What you need to do: Transcribe the listing below, starting with its first line and going on through the line with "617 millimetres", both included. Omit the pictures from your copy.

Records of scene-based questions:
(begin)
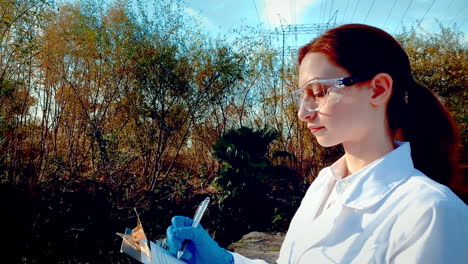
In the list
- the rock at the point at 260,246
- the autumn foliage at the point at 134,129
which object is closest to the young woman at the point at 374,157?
the rock at the point at 260,246

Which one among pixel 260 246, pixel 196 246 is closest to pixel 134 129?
pixel 260 246

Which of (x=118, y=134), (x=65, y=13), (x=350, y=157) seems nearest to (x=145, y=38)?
(x=65, y=13)

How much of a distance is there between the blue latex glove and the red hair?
2.07 ft

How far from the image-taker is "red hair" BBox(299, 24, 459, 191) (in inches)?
36.8

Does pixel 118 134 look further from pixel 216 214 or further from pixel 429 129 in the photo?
pixel 429 129

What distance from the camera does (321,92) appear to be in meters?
0.96

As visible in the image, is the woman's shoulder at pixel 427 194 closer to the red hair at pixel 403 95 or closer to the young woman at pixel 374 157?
the young woman at pixel 374 157

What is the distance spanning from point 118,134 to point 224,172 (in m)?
2.14

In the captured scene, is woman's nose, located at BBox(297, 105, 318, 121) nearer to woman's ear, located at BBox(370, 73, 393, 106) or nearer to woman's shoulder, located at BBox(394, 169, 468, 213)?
woman's ear, located at BBox(370, 73, 393, 106)

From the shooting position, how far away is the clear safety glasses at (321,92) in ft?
3.02

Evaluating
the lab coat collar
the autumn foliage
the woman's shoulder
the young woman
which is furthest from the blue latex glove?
the autumn foliage

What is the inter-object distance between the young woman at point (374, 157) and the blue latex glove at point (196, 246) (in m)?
0.23

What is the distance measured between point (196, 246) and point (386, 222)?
617 millimetres

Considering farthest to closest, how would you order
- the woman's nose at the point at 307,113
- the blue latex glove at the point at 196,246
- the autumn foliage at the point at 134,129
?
(end)
Finished answer:
In the list
- the rock at the point at 260,246
- the autumn foliage at the point at 134,129
which object is closest to the young woman at the point at 374,157?
the rock at the point at 260,246

Which one among pixel 260 246, pixel 196 246 is closest to pixel 134 129?
pixel 260 246

Which of (x=118, y=134), (x=65, y=13), (x=350, y=157) seems nearest to (x=145, y=38)?
(x=65, y=13)

How much of a distance is there between the blue latex glove and the red hair?
2.07 ft

How far from the image-taker is "red hair" BBox(299, 24, 459, 191) (in inches)?
36.8

Does pixel 118 134 look further from pixel 216 214 or further from pixel 429 129 in the photo?
pixel 429 129

What distance from the camera does (321,92) appear to be in meters?
0.96

As visible in the image, is the woman's shoulder at pixel 427 194 closer to the red hair at pixel 403 95 or closer to the young woman at pixel 374 157?
the young woman at pixel 374 157

What is the distance spanning from point 118,134 to point 224,172 (in m)?
2.14

In the captured scene, is woman's nose, located at BBox(297, 105, 318, 121) nearer to woman's ear, located at BBox(370, 73, 393, 106) or nearer to woman's shoulder, located at BBox(394, 169, 468, 213)?
woman's ear, located at BBox(370, 73, 393, 106)

From the shooting position, how far away is the clear safety glasses at (321,92) in ft?
3.02

Evaluating
the lab coat collar
the autumn foliage
the woman's shoulder
the young woman
which is furthest from the blue latex glove?
the autumn foliage

What is the inter-object distance between the young woman at point (374, 157) and the blue latex glove at point (196, 246) (in m)?
0.23

What is the distance measured between point (196, 246) and point (386, 222)?
617 millimetres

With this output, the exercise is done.